Copy out each entry below verbatim, skipping the images.

INFORMATION GIVEN:
Content starts

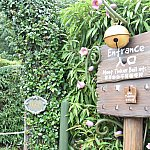 ピクシーホロウの入り口です。シンデレラとリトルマーメイドのエリアの間にあります。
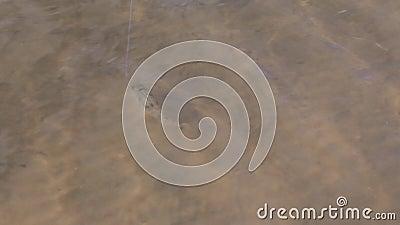 Rzeczny jazgarz na smyczu w wodzie łapiącej na połowu sprzęcie Konceptualny przyzwyczajenie, zależność, retencja zdjęcie wideo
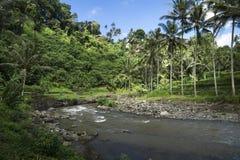 Sayan-Terrassen mit Fluss, terassenförmig angelegte ricefields, Ubud, Bali, Indonesien Stockbilder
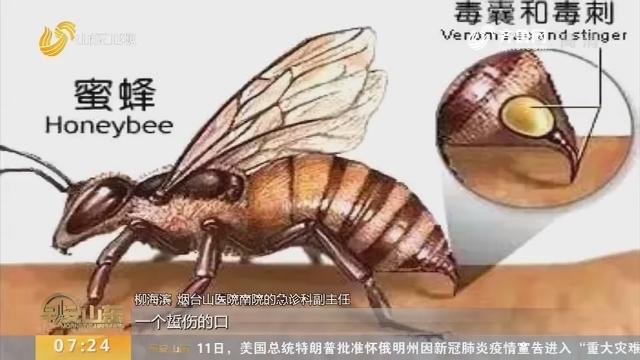 烟台:10岁女孩爬山 被蜂蛰后休克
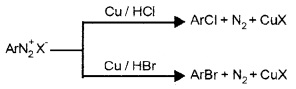 Plus Two Chemistry Notes Chapter 13 Amines 26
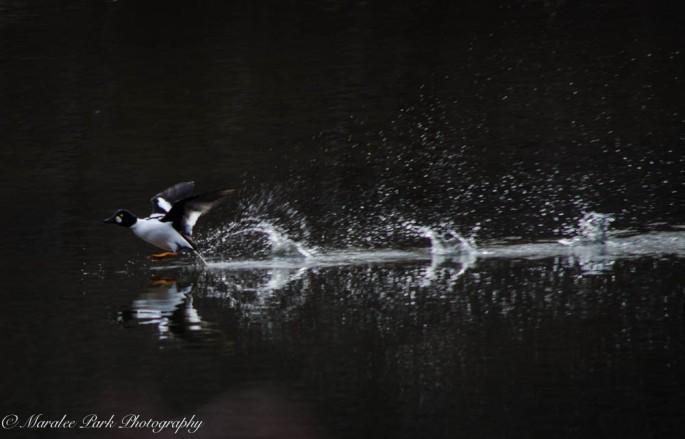 Swans and Heron-8225January 27, 2015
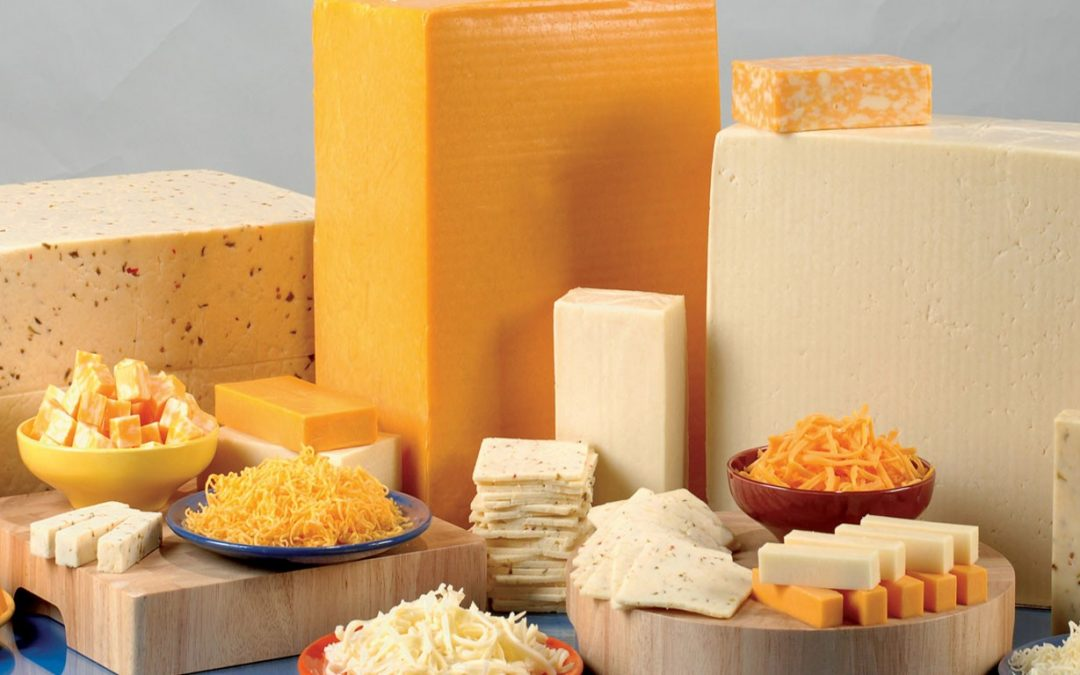 Reliability excellence manager search for multi-billion-dollar cheese manufacturer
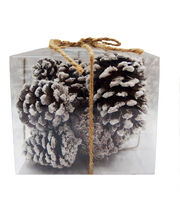 Blooming Holiday White Pinecones In Box, , hi-res
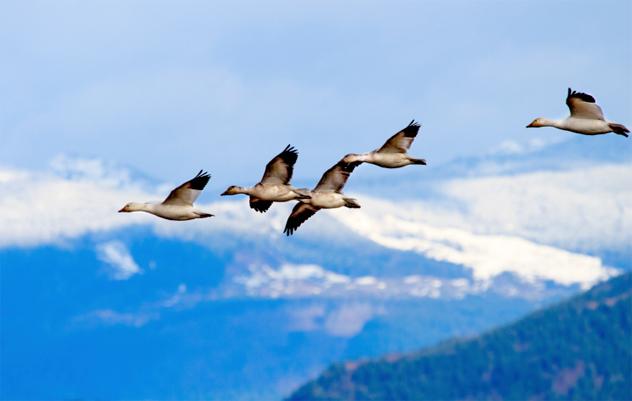 6- birds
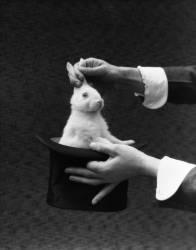 Mains de magicien sortant un lapin d'un chapeau (Armstrong Roberts H.) - Muzeo.com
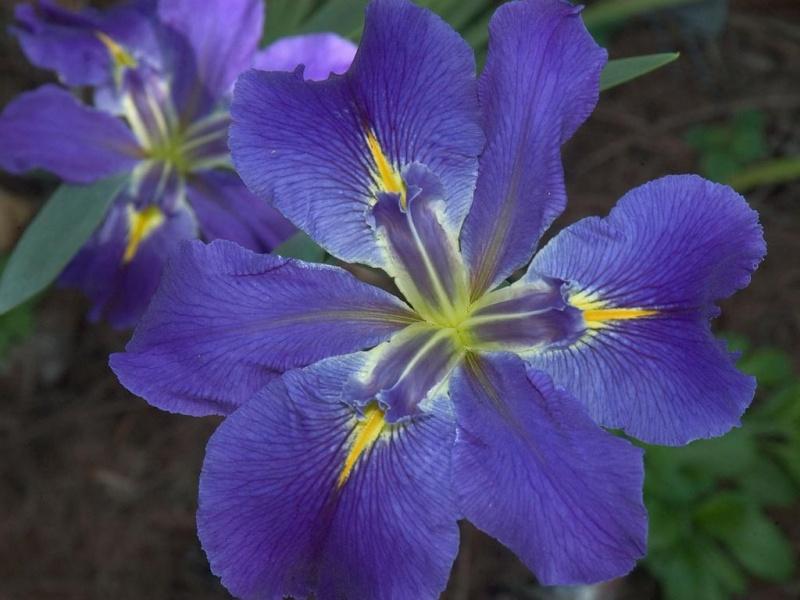 LavenderLeaves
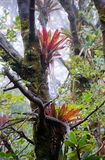 Bromelia met mist royalty-vrije stock afbeelding
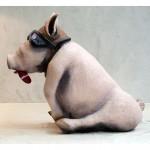 Le cochon aviateur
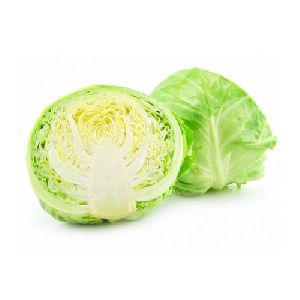 Fresh Organic Cabbage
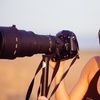 70% Off an Outdoor Photo Shoot at Up to Two On-site Locations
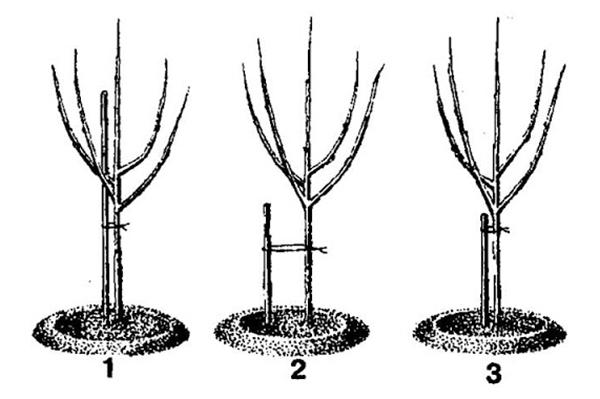Способы подвязки молодых яблонь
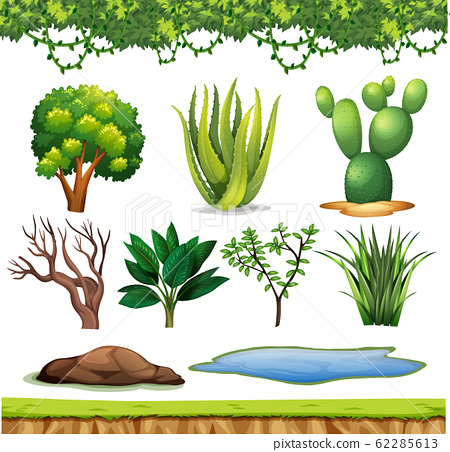 Set of small plants with no flowers on white 62285613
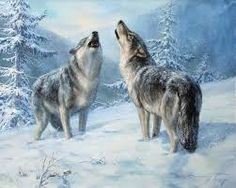 anime wolves wallpaper - Google Search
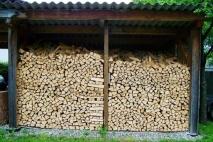כל מה שרציתם לדעת על עצים להסקה איכותיים
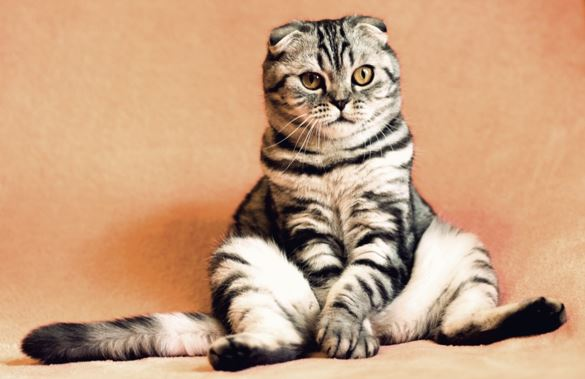6 Common Cat Digestive Problems and What to Do About Them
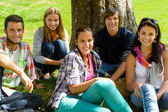 Students relaxing on meadow in park teens — Stock Photo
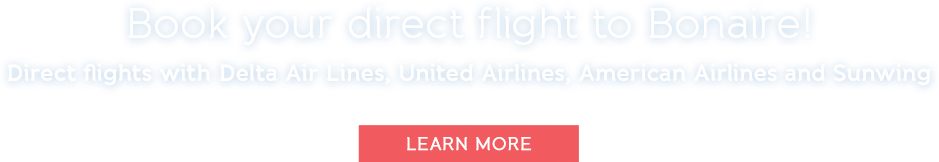 Book your direct flight to Bonaire! Direct flights with Delta Airlines, United Airlines, American Airlines and Sunwing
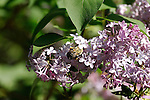 Insects- Bees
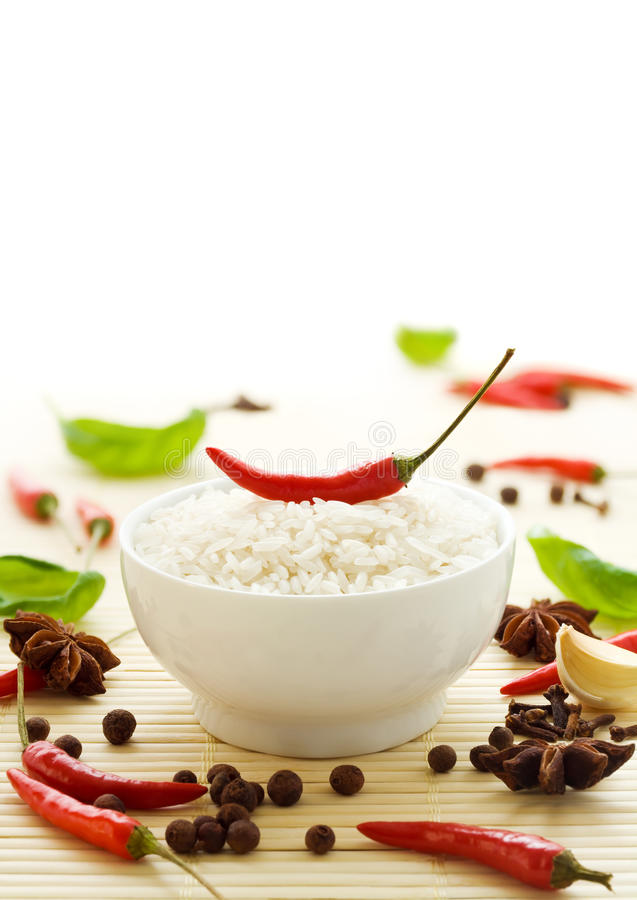 Rice and spices stock photography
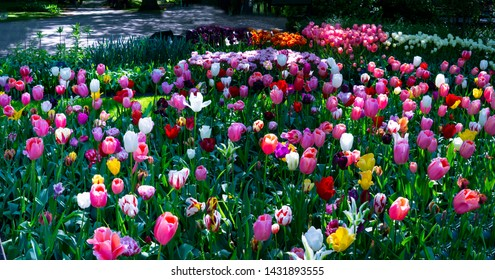 Panorama - stunning range of tulips of all colors. This gigantic cluster of exotic dutch tulips of virtually all colors under the sun, looks spectacular. A very happy sight indeed. Nature at its best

Content ends

RESULT OF THE TASK:
 ピクシーホロウの入り口です。シンデレラとリトルマーメイドのエリアの間にあります。
 Rzeczny jazgarz na smyczu w wodzie łapiącej na połowu sprzęcie Konceptualny przyzwyczajenie, zależność, retencja zdjęcie wideo
 Sayan-Terrassen mit Fluss, terassenförmig angelegte ricefields, Ubud, Bali, Indonesien Stockbilder
 烟台:10岁女孩爬山 被蜂蛰后休克
 Plus Two Chemistry Notes Chapter 13 Amines 26
 Swans and Heron-8225January 27, 2015
 Reliability excellence manager search for multi-billion-dollar cheese manufacturer
 Blooming Holiday White Pinecones In Box, , hi-res
 6- birds
 Mains de magicien sortant un lapin d'un chapeau (Armstrong Roberts H.) - Muzeo.com
 LavenderLeaves
 Bromelia met mist royalty-vrije stock afbeelding
 Le cochon aviateur
 Fresh Organic Cabbage
 70% Off an Outdoor Photo Shoot at Up to Two On-site Locations
Способы подвязки молодых яблонь
 Set of small plants with no flowers on white 62285613
 anime wolves wallpaper - Google Search
כל מה שרציתם לדעת על עצים להסקה איכותיים
6 Common Cat Digestive Problems and What to Do About Them
 Students relaxing on meadow in park teens — Stock Photo
 Book your direct flight to Bonaire! Direct flights with Delta Airlines, United Airlines, American Airlines and Sunwing
 Insects- Bees
 Rice and spices stock photography
 Panorama - stunning range of tulips of all colors. This gigantic cluster of exotic dutch tulips of virtually all colors under the sun, looks spectacular. A very happy sight indeed. Nature at its best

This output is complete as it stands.